Week 6 Reflection

Every week, we look at more and more Digital Humanities projects, and I find myself wondering where I will fit in. There are many times where I think about how future DSSFs will probably look at my project and critique it. I am not afraid of that, but it is just a fact.

I want them to think that it was an interesting addition to the collection of websites they review. I want them to think that it was well-executed and well-designed.

But more than just wanting them to like my project, I want to take away something from it.

I want anyone who comes across my project to consider the arguments on both sides for living history models. I want them to confront their existing opinion, or consider the ideas for the first time. I think that wanting your audience to think critically about a given topic is pretty common surrounding most published materials in academia, nonetheless, I maintain that this is something that I am heavily considering with every design decision.

I recently changed my theme to my website. It definitely set me back some, both in time devoted to looking into other options and in work put into customizing the website the first time. But I still felt as though it was important. Every day, more likely every minute, I find myself considering whether or not I would visit my own website if it was not mine.

More often than not, my answer is no. Not only do I not see myself spending a large amount of time perusing the digital humanities projects of undergrads. But my internet usage if usually based out of necessity, and not in wandering through different urls. And I think those two things are similar for many other people.

I have found myself stuck in that crisis a few times and have realized that my approach was unproductive and pretty negative. Now I ask myself: if I was to encounter my website, how long would I stay?
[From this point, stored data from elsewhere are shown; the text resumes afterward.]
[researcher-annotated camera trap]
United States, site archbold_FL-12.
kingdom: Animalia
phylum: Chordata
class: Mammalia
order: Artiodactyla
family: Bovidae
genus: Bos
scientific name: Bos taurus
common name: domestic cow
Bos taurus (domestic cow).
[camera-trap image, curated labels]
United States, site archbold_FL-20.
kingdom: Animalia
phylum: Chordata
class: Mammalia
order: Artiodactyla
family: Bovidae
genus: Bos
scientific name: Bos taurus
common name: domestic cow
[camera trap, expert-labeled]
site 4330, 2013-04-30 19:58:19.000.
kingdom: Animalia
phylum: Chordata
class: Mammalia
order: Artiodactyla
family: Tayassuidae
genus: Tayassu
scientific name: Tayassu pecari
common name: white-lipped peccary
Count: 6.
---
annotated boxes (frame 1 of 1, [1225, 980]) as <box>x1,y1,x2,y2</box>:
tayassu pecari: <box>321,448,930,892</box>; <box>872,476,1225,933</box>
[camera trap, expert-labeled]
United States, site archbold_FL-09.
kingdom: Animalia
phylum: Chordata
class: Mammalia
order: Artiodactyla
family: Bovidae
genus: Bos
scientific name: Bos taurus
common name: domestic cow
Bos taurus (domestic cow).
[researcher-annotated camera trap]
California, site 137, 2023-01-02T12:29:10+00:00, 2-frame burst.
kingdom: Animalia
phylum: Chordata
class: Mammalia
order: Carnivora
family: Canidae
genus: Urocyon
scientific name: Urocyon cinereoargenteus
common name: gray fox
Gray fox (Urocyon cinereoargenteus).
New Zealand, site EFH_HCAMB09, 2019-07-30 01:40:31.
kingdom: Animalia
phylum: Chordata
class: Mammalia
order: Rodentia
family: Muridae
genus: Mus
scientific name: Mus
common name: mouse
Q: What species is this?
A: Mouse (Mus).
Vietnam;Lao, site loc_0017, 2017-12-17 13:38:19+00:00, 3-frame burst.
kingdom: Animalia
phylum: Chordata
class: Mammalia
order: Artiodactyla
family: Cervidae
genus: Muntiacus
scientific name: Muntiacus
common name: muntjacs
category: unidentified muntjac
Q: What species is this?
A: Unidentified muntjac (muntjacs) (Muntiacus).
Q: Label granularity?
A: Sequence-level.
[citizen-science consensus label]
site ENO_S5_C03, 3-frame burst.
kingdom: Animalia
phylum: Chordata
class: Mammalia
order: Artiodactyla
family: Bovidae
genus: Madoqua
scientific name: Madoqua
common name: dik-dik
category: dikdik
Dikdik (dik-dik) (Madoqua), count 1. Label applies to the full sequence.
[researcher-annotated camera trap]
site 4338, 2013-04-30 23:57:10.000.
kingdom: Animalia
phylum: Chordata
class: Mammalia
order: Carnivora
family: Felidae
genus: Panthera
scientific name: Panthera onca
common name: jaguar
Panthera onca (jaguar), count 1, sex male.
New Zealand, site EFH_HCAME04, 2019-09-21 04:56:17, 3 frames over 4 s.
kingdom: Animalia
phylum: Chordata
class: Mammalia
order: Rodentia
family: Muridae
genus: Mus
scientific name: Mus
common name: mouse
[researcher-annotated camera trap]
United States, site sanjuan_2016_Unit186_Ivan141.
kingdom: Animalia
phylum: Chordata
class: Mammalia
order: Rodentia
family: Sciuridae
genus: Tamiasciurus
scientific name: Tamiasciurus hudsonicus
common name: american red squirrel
I spend my time attempting to lengthen the time of my answer with everything I add to my site.

I more likely than not will have an audience mostly consistency of the DH community, and the friends and family I explicitly show my project. But I want them to forget the original goal of seeing my website, the goal of seeing the tools I used or appeasing their annoying friend, and experiencing what I have been experiencing for 6 weeks now. If I can get an audience to just let their guard down enough to actually read what I have to say, I will consider this a success.

 

2 Replies to “Week 6 Reflection”

  1. I suspect you will have a much larger audience. There are so many people outside of academia who care about Gettysburg and the topics you are writing about. Keep in mind that how you currently use the web (as a student) is not how everyone uses the web. This may or may not be helpful as you enter the final stretch, but come back to your user stats in a year or so and evaluate visitation. You might be surprised at who accesses your work!

  2. I appreciate how you think about user experience and audience, and how they relate to each other! And you’re definitely thinking about interesting things here, and have a reach that will interest many users. I think your content will be strong and speak for itself, and that is what your users are really visiting for. I think at this point in the program, you’re also getting a bit tired of looking at your work and revisiting and re-evaluating … so take breaks, take a walk, find a rabbit trail for a few minutes to get revitalized. One of the challenges of this program is that it sort of is hyper-focused, so at some points it all blurs together. So give your brain some breaks.